With Watson, you have the AI platform for business. Uncover insights, engage in new ways, make decisions with more confidence and do your best work with Watson, today.

IBM choose not to put its latest business disruption on their website: the decision to end remote working. On May 19th IBM announced, “In many fields, such as software development and digital marketing, the nature of work is changing, which requires new ways of working.” The problem IBM has identified is the need to drive greater innovation, improve communicate and make faster decisions. Their solution is to require all of their almost 400,000 employees to work on location. I strongly disagree with this decision, and think it is counter intelligent. Instead I would advise IBM and all companies to follow Watson’s recommendations: uncover innovation insights, engage in new ways of communications, and make decisions with confidence so that employees can do their best work wherever they work.

Uncover innovation insights. IDEO is an award winning product innovation company. Their success comes using empathy to uncover insights. By observing user behavior and putting yourself in the end-user’s shoes, you collect invaluable insights. Remote teams can help companies know and go to your customer across a large footprint. Leverage vs. eliminate remote teams to foster better customer collaboration. Innovation comes from shifting from “we can’t” to “we can if…”. It thrives when we welcome diverse perspectives and collaborate under constraint. Remote teams live in this petri dish and can help companies create best practices for innovation.

Engage in new ways of communication. The article News Flash From IBM. There IS a Downside to a Remote Workforce points out that it is more challenging to communicate on remote teams. It is hard to have impromptu conversations or to drop in on peers when you work remotely. But does harder mean impossible?  Global employees communicate across a complex network of remote customers, suppliers, and contractors everyday. Instead of opting out of this challenge, companies can and should apply the same principles for working with global teams and use them with remote workers. Create clear strategies. Connect the team’s work to those strategies. Check in frequently and personally with individual team members. Create space for unstructured, impromptu discussions in your calls and meetings. Invest in building good leadership and communication skills vs. dismantling remote work structures.

────────────────────────────────────────

[Exercise requirements]
(1) In the IBM remote work text, how many employees does IBM require to work on location?
(2) Please repeat the part of the IBM remote work text that begins at the words "Engage in new ways of communication. The" and stops after "remote work structures.", swapping "contractors" for "partners".
Work only from the IBM remote work text.

────────────────────────────────────────

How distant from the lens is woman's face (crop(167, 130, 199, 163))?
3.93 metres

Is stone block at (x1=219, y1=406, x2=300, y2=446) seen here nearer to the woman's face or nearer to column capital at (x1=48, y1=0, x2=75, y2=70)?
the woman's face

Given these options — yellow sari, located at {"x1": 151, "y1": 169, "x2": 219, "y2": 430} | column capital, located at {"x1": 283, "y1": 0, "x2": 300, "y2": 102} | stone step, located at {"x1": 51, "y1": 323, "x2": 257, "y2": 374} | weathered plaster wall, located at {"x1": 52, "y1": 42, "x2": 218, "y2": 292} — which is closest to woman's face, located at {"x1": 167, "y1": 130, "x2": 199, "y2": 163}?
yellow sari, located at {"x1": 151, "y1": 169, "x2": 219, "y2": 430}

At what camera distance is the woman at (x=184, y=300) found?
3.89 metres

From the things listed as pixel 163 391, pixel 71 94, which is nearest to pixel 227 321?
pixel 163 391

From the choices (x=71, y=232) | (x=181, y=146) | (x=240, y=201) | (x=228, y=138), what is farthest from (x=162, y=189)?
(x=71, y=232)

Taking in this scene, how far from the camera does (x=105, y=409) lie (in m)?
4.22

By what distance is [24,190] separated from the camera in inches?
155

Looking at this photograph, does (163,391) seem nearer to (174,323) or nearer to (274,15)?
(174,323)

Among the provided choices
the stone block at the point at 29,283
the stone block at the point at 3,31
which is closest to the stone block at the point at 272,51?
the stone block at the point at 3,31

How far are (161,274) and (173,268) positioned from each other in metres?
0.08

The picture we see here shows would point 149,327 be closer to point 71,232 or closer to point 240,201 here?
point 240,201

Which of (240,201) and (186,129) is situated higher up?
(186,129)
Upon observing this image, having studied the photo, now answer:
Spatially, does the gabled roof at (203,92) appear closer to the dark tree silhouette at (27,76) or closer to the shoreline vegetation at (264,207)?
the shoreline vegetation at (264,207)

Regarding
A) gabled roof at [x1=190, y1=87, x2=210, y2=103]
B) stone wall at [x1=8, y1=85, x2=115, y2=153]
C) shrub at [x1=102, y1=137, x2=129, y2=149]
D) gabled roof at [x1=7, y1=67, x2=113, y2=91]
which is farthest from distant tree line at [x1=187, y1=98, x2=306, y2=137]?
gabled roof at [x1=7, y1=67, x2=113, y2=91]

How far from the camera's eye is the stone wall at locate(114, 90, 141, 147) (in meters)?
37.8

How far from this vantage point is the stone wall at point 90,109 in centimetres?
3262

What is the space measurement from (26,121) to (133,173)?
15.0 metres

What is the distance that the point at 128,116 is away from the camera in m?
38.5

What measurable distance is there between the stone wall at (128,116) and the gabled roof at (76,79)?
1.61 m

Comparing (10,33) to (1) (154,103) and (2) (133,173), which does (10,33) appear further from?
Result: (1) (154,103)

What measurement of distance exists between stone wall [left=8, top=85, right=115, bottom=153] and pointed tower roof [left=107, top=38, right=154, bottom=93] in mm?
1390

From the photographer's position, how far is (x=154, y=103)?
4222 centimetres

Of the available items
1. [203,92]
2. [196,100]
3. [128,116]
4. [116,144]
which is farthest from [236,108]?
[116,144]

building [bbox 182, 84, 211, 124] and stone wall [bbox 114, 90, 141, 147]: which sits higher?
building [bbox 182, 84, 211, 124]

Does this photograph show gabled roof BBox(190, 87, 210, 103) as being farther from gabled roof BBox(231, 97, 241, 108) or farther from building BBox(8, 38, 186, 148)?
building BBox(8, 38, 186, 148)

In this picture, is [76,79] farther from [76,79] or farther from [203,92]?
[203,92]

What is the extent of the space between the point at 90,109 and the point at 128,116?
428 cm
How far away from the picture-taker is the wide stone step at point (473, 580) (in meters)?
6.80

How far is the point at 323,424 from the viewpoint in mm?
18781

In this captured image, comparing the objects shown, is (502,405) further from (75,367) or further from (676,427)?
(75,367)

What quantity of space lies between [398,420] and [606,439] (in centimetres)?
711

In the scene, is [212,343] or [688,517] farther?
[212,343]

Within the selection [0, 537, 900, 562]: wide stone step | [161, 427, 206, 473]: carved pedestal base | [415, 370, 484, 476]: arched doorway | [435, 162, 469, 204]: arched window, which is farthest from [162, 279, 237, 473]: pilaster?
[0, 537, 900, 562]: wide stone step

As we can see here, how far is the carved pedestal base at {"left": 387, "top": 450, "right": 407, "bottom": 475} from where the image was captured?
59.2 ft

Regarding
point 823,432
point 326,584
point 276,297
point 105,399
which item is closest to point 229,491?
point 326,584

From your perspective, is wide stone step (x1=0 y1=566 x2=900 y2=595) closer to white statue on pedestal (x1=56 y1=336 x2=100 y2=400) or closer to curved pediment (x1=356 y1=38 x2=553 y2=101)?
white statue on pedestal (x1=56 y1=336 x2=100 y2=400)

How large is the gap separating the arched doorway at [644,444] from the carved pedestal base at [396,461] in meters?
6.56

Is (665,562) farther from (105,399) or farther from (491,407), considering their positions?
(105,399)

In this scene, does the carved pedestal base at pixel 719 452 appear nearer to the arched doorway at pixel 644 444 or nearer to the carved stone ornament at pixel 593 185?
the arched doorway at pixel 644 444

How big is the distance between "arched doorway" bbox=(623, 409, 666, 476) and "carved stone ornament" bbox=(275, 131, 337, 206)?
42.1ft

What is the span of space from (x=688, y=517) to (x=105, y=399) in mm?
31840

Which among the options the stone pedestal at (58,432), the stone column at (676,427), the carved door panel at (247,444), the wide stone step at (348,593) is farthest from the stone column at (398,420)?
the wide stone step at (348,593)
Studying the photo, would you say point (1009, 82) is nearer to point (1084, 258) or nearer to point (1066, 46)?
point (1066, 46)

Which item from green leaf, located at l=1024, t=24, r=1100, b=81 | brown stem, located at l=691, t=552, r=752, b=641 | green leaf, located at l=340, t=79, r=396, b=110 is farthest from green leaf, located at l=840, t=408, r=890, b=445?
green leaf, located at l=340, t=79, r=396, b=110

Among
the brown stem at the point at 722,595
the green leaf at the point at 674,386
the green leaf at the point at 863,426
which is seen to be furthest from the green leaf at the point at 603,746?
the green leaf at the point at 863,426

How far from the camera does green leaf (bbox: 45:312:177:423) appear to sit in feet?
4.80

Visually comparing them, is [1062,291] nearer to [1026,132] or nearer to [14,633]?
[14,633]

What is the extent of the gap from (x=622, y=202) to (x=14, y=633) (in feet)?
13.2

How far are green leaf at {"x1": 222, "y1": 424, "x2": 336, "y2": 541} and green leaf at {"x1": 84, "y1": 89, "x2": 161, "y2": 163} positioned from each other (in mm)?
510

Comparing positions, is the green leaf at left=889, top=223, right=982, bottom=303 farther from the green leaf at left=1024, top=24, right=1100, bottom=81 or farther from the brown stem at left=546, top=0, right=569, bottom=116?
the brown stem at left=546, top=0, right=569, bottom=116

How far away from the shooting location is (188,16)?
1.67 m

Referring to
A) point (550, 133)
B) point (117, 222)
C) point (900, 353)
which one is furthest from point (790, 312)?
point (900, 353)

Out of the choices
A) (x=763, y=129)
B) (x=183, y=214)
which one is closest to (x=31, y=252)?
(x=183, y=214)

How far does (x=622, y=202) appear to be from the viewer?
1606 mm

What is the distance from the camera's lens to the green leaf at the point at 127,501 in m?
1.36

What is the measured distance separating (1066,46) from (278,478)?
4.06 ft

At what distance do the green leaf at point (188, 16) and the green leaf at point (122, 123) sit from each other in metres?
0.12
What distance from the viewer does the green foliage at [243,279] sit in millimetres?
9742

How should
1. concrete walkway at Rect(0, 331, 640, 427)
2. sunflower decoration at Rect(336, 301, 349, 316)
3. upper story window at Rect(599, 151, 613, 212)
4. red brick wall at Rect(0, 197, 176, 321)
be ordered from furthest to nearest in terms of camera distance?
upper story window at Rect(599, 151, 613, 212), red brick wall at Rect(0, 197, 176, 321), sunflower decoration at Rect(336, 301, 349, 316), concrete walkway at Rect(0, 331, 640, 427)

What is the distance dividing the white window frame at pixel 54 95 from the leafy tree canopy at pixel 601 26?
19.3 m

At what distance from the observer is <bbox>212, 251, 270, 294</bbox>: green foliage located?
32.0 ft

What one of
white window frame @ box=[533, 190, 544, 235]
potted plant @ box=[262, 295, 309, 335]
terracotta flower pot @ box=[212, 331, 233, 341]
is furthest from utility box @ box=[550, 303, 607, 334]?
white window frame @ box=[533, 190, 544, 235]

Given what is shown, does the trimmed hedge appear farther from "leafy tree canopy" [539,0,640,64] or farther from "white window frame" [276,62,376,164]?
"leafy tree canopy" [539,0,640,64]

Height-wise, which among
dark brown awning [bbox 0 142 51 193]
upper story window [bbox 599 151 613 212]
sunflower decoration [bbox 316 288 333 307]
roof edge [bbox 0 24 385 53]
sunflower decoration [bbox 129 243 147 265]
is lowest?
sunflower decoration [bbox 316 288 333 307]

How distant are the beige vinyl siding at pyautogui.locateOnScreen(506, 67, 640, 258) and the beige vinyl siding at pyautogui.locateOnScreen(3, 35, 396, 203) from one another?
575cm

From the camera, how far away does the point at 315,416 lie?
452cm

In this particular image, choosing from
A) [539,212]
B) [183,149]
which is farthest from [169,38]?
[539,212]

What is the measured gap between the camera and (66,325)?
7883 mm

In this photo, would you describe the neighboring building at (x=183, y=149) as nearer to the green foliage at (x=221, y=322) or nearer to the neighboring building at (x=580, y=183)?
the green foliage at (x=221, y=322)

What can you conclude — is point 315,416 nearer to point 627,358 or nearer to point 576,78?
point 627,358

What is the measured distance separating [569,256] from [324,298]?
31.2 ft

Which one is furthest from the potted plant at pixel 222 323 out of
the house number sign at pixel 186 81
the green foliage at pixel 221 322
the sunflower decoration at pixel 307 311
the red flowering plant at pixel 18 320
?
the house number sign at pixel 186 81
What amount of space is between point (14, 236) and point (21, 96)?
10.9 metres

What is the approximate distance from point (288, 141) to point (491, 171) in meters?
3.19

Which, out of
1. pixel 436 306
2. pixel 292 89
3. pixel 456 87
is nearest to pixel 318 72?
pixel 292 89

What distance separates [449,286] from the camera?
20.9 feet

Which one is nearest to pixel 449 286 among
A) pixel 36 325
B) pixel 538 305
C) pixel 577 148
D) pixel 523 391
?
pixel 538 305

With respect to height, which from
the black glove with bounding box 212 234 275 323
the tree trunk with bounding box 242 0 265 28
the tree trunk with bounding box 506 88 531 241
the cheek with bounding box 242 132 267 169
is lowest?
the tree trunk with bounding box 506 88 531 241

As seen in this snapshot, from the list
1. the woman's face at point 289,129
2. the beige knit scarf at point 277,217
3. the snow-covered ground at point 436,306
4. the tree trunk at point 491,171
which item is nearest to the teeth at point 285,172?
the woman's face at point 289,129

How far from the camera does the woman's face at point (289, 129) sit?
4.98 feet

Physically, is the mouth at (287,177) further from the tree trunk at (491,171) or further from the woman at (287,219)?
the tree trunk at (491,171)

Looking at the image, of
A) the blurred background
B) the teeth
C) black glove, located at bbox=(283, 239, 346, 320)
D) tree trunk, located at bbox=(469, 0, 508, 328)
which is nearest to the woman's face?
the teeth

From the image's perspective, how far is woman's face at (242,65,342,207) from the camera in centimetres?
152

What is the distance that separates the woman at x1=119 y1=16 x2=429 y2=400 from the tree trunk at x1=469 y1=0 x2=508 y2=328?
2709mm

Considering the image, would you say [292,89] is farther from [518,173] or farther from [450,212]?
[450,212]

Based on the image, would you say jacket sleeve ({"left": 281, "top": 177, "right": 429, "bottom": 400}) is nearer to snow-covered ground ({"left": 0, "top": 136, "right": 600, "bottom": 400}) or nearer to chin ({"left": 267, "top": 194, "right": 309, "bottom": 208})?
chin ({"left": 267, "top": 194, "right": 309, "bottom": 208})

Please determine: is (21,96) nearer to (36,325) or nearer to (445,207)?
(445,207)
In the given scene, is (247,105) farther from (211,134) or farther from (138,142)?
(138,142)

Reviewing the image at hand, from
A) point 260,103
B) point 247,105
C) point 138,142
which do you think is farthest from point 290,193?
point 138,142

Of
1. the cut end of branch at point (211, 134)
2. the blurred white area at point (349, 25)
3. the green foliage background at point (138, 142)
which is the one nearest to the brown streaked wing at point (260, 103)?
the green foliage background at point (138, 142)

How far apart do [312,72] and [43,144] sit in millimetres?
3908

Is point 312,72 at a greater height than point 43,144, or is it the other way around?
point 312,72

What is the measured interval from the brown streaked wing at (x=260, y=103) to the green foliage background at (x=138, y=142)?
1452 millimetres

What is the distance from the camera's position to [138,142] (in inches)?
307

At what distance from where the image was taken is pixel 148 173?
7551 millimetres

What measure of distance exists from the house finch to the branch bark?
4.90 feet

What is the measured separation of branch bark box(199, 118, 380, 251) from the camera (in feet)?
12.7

────────────────────────────────────────

[Task-by-task solutions]
(1) Almost 400,000 employees.

(2)
Engage in new ways of communication. The article News Flash From IBM. There IS a Downside to a Remote Workforce points out that it is more challenging to communicate on remote teams. It is hard to have impromptu conversations or to drop in on peers when you work remotely. But does harder mean impossible?  Global employees communicate across a complex network of remote customers, suppliers, and partners everyday. Instead of opting out of this challenge, companies can and should apply the same principles for working with global teams and use them with remote workers. Create clear strategies. Connect the team’s work to those strategies. Check in frequently and personally with individual team members. Create space for unstructured, impromptu discussions in your calls and meetings. Invest in building good leadership and communication skills vs. dismantling remote work structures.